January 2015, The Process, V16

Hailed as one of the scariest “highball” lines ever opened, Daniel Woods pieced together this problem (pictured above) after several days of preparation. The crux is an overhang near the top of the 50-foot boulder, and the route adds a terrifying third section to two already established and successive smaller climbs. Named for the focus it took, the Process remains unrepeated. It also sparked a period of strong V16 development, including Woods’ own Creature from the Black Lagoon, in Colorado, and Dai Koyamada’s low start to Story of Two Worlds, in Japan, signaling the growing efficiency of new techniques and training regimens.

March 2016, Horizon, V15

In December 2015, 14-year-old Ashima Shirashi was already the second woman to achieve V14 and rapidly emerging as the strongest female climber in the world. From her home in New York City, Shirashi traveled to Mount Hiei, Japan, after getting an invitation from Dai Koyamada, who wanted her to try a problem he opened in May of that year. Shirashi fell three times on the final move, and then had to go back to school. Four months later—during her spring break—Shirashi returned and nailed each of the 30 moves that originally took Koyamada three years to piece together. Shirashi became the second person ever to climb Horizon, as well as the first woman and youngest person to climb V15.
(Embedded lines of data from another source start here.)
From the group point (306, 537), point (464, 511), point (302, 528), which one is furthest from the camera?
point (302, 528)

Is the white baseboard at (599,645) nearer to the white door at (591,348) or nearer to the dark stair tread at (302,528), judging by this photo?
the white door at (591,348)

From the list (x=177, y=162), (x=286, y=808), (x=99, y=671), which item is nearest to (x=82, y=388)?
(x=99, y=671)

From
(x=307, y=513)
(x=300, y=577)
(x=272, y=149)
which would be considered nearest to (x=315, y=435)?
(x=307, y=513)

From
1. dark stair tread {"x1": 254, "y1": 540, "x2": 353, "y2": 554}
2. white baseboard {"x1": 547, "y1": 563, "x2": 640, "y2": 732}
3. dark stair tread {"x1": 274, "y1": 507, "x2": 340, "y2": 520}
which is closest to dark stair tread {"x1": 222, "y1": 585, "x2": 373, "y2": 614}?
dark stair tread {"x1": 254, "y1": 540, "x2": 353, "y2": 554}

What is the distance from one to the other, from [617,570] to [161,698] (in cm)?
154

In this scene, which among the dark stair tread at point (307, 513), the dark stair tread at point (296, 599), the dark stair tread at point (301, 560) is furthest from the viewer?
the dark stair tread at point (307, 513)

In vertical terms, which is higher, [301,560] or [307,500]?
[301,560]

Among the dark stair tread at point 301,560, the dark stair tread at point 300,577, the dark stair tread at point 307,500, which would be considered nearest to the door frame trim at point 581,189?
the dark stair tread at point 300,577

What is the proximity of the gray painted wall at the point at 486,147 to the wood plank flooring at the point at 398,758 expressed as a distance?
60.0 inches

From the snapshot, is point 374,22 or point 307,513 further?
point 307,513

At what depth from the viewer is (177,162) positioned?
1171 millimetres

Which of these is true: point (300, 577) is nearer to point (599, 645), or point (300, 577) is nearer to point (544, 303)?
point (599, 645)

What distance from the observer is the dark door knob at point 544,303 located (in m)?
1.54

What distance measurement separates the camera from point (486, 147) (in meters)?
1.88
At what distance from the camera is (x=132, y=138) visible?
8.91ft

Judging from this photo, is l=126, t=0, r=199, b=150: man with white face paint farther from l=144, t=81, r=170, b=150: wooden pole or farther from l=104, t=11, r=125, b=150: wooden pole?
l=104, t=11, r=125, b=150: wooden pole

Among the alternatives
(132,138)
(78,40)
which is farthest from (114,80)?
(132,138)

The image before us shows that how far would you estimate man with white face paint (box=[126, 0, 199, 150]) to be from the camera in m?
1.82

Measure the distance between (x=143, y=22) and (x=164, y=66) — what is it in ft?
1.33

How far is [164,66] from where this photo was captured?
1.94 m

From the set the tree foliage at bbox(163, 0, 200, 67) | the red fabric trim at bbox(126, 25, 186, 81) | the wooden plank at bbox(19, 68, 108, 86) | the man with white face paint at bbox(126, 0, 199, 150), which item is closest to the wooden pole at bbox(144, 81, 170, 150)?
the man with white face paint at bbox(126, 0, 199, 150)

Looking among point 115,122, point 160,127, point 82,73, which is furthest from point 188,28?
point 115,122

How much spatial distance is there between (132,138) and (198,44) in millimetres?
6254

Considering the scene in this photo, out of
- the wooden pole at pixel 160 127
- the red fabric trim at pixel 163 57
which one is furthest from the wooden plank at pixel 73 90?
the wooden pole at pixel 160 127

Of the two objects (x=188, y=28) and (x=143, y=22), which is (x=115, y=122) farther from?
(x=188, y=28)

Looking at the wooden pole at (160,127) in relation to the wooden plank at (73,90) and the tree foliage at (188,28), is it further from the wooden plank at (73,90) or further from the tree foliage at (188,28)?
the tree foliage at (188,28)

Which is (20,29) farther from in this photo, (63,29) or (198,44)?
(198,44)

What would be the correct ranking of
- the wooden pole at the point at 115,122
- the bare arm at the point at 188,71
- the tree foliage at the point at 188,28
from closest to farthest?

October 2016, Burden of Dreams, V17

Born in Helsinki, Finland, Nalle Hukkataival proved himself as the most dedicated boulderer in history with this problem. In 2013, when a friend showed him the “unclimbable project” in Lappnor, outside Helsinki, Hukkataival became obsessed. The relatively short overhang looked like a blank wall, with barely a protrusion or crevice. For four years and more than 4,000 attempts, Hukkataival plugged away whenever conditions permitted—even flying home from other travels when weather was ideal. But it wasn’t until Daniel Woods pointed out an unused hold in 2016 that Hukkataival finally managed to put together the world’s first V17. Like all unrepeated problems, it remains unconfirmed, but the community appears to have faith in its difficulty.